> [PASSAGE PROVIDED]

** Start **

Skip to content

Latest commit

 

History

History
106 lines (74 loc) · 5.46 KB

TROUBLESHOOTING.md

File metadata and controls

106 lines (74 loc) · 5.46 KB

RAD Lab Troubleshooting

Overview

The troubleshooting section aims to identify the most common recurring problems users may face when deploying and using RAD Lab.

If you can't find a solution, please don't hesitate to create a GitHub issue.

NOTE: This is not an officially supported Google product

Deployment Troubleshooting

Google Organization Policies - unable to modify constraints

Issue: When running the python3 radlab.py installation from cloud shell, you receive the following error

Error: Error waiting to create Instance: Error waiting for Creating Instance: Error code 25, message: Constraint constraints/compute.vmExternalIpAccess violated for project <project_id>. Add instance projects/<project_id>/zones/us-east4-c/instances/notebooks-instance-0 to the constraint to use external IP with it.
.
.
Error Occurred - Deployment failed for ID: <deployment_id>


Solution: If you see above error in your initial deployment run, rerun the deployment via python3 radlab.py using the <deployment_id> and select Update (in Steps to Deploy RAD Lab Modules. This may have been caused as the Org Policy constraints/compute.vmExternalIpAccess is not completely rolled out.

NOTE: Similarly if the error occurs for any other org policies then the workaround is same as above.

** End **

Rows from a dataset for spatial reasoning
** Start **

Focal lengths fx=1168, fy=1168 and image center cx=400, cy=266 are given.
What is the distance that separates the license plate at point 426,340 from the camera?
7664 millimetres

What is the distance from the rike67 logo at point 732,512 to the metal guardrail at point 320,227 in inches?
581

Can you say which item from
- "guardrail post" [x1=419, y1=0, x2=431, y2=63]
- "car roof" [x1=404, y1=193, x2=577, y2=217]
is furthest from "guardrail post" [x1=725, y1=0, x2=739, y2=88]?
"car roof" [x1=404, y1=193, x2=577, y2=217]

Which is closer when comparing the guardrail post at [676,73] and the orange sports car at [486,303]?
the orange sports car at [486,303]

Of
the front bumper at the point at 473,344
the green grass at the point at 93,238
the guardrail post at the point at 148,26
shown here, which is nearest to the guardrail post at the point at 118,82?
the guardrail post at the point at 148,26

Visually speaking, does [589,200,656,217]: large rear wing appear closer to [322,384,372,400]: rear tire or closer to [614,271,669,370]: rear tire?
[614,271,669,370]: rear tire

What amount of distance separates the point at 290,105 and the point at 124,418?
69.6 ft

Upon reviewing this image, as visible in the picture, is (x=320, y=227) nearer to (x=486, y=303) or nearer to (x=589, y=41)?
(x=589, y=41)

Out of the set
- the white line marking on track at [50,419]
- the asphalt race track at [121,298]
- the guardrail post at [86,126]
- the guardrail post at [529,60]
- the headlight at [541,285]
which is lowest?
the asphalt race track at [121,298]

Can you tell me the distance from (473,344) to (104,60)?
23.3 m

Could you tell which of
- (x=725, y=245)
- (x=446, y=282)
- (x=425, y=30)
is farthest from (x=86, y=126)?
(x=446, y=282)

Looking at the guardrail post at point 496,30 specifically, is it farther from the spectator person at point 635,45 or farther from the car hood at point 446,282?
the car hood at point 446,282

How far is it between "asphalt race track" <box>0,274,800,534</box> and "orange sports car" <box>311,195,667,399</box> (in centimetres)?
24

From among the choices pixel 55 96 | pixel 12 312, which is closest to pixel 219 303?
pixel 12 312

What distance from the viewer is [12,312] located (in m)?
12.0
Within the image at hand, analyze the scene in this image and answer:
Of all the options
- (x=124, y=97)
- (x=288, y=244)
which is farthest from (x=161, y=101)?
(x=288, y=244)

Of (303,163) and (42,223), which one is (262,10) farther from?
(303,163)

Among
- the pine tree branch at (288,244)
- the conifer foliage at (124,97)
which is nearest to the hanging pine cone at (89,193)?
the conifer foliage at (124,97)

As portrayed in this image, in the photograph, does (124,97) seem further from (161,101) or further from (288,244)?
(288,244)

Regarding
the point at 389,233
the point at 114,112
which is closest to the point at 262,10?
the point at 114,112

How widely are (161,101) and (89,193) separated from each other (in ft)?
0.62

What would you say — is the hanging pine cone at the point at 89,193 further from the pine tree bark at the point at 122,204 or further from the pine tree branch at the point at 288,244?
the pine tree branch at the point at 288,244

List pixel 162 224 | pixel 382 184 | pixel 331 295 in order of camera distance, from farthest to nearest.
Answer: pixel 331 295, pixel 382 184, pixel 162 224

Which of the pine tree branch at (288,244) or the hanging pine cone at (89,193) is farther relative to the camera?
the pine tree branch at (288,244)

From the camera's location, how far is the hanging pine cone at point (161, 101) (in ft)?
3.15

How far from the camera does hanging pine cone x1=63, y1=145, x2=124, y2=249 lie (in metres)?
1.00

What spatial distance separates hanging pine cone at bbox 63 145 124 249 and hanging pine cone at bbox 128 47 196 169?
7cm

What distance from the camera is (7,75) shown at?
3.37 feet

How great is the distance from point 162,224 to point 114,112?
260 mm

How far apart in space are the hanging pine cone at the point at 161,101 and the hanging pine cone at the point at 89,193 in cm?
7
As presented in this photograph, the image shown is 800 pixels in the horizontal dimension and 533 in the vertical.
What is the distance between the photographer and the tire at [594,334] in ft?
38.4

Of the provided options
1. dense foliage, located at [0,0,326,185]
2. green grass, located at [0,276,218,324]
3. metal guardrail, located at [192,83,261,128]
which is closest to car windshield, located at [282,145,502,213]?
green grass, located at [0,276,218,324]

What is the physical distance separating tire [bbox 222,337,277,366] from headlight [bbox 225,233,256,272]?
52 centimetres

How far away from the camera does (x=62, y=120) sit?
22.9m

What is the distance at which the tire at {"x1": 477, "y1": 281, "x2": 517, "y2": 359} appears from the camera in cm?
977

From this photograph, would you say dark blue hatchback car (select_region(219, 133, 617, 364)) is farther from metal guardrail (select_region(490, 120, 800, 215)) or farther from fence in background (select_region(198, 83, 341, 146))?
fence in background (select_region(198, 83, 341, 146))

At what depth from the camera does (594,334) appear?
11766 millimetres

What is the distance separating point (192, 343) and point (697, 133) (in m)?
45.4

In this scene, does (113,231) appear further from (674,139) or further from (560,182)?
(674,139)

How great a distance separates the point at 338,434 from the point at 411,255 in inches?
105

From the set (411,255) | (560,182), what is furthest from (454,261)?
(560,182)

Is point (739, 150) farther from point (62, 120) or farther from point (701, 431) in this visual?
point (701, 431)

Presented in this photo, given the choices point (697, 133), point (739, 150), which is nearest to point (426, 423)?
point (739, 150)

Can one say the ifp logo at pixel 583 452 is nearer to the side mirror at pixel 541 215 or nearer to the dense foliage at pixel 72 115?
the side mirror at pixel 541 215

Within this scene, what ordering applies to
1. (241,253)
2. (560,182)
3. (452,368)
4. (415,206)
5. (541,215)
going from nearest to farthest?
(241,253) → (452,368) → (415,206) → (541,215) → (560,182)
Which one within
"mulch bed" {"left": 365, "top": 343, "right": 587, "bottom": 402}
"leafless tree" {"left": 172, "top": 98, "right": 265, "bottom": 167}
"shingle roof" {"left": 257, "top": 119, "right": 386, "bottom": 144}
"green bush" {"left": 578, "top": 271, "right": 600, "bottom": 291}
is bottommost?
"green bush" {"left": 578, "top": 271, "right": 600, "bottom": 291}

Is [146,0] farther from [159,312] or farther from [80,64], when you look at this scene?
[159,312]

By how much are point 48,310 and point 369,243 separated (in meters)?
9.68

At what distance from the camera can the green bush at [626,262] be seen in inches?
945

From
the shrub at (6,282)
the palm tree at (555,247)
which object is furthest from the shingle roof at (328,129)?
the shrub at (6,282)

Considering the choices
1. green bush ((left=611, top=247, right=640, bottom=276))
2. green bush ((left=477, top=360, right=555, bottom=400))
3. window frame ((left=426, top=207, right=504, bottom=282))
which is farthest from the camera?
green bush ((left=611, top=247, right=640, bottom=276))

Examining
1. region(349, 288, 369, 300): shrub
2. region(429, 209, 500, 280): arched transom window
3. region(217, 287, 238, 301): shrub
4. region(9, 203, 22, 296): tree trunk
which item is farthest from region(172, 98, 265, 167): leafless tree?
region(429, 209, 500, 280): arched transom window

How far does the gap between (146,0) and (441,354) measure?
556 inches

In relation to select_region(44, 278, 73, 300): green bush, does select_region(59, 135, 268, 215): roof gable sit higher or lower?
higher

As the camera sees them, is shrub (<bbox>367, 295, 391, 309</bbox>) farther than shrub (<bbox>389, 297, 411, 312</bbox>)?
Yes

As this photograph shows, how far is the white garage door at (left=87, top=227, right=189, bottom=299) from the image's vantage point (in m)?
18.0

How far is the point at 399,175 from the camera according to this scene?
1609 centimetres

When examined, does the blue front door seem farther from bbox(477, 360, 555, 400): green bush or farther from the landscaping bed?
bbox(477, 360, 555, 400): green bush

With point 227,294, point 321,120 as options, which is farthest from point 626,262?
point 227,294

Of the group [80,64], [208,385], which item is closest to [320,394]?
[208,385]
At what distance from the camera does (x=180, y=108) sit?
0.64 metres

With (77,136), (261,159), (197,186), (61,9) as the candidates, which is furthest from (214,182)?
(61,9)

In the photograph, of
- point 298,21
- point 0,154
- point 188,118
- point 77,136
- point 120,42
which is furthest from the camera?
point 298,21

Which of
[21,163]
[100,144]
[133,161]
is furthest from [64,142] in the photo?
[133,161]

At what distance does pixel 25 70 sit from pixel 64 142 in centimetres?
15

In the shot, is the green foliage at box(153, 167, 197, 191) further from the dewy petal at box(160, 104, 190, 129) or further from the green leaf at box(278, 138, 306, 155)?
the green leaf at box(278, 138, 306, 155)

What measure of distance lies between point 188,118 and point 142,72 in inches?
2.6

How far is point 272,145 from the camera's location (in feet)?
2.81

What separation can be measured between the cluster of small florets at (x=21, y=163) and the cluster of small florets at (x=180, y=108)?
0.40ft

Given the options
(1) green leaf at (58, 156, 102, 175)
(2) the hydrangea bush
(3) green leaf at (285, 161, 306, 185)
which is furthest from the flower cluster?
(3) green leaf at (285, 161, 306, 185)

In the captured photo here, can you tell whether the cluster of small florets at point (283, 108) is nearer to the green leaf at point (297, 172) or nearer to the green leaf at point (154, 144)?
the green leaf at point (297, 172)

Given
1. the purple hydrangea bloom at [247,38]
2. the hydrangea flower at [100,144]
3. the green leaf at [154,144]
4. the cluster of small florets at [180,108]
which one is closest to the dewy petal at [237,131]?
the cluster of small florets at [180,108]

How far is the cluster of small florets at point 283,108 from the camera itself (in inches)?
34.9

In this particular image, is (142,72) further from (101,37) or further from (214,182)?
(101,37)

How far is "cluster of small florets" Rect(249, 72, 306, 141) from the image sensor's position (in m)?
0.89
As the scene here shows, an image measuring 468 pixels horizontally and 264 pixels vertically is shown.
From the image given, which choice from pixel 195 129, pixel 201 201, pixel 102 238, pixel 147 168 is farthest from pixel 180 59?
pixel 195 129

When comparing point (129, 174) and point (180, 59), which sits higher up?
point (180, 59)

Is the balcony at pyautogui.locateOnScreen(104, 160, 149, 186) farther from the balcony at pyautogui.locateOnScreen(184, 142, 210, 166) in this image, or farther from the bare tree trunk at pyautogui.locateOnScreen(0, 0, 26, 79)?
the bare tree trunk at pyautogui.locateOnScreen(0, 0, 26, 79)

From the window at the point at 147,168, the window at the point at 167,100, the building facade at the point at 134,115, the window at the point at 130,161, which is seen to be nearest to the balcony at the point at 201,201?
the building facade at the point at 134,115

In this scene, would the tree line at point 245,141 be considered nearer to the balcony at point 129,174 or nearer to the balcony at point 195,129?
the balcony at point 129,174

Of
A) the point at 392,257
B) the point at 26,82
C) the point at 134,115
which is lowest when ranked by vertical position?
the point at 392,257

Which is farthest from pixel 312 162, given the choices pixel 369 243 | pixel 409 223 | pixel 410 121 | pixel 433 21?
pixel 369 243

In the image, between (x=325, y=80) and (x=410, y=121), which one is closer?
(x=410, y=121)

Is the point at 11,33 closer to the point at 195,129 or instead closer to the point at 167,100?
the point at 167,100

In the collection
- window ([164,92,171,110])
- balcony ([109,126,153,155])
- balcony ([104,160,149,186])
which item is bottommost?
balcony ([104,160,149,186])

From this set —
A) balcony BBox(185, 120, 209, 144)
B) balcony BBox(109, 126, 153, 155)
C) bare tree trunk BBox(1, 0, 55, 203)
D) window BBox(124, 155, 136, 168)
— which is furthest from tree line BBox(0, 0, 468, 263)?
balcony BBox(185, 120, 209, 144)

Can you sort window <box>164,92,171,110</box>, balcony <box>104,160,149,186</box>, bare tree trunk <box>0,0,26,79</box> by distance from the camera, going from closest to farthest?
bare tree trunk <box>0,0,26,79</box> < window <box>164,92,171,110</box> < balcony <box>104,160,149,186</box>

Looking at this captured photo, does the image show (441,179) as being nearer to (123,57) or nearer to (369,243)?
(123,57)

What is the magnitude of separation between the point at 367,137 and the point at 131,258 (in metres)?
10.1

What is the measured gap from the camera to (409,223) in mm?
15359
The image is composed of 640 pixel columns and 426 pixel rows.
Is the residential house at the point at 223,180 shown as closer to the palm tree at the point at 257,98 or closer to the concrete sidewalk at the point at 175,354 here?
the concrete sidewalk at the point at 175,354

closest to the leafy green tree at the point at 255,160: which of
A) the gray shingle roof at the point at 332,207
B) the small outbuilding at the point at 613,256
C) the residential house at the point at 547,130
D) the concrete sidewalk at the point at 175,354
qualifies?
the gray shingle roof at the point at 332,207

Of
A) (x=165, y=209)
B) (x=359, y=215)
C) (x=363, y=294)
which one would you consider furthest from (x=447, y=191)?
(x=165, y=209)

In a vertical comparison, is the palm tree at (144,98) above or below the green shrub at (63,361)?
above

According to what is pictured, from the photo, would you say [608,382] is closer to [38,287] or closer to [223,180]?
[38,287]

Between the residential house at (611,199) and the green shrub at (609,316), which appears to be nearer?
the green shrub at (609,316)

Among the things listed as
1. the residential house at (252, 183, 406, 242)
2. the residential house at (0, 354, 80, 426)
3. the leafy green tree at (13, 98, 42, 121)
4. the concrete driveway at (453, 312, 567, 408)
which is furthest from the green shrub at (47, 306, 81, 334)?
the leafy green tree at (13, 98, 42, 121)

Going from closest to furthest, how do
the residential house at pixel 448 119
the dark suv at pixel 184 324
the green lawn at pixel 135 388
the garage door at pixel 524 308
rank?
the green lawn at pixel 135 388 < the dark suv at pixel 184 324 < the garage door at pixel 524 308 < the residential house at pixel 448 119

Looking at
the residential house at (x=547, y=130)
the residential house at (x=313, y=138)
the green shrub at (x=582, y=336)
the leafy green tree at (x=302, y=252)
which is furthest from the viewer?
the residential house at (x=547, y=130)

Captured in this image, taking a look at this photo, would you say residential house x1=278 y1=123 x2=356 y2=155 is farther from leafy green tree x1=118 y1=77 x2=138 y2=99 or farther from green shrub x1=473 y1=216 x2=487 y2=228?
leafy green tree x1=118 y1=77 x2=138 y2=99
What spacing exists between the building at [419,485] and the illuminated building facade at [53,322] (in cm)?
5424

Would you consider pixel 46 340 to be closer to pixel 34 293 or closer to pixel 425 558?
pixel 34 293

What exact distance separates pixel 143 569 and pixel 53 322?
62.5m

** End **

> [TASKS TO CARRY OUT]
a) Translate this sentence from the RAD Lab troubleshooting page into Spanish: "The troubleshooting section aims to identify the most common recurring problems users may face when deploying and using RAD Lab."
b) Please quote the stretch of the RAD Lab troubleshooting page from "Error: Error waiting" through "completely rolled out.".
Rely only on the text for what comes next.

> [RESULTS]
a) La sección de solución de problemas tiene como objetivo identificar los problemas recurrentes más comunes que los usuarios pueden encontrar al implementar y usar RAD Lab.

b)
Error: Error waiting to create Instance: Error waiting for Creating Instance: Error code 25, message: Constraint constraints/compute.vmExternalIpAccess violated for project <project_id>. Add instance projects/<project_id>/zones/us-east4-c/instances/notebooks-instance-0 to the constraint to use external IP with it.
.
.
Error Occurred - Deployment failed for ID: <deployment_id>


Solution: If you see above error in your initial deployment run, rerun the deployment via python3 radlab.py using the <deployment_id> and select Update (in Steps to Deploy RAD Lab Modules. This may have been caused as the Org Policy constraints/compute.vmExternalIpAccess is not completely rolled out.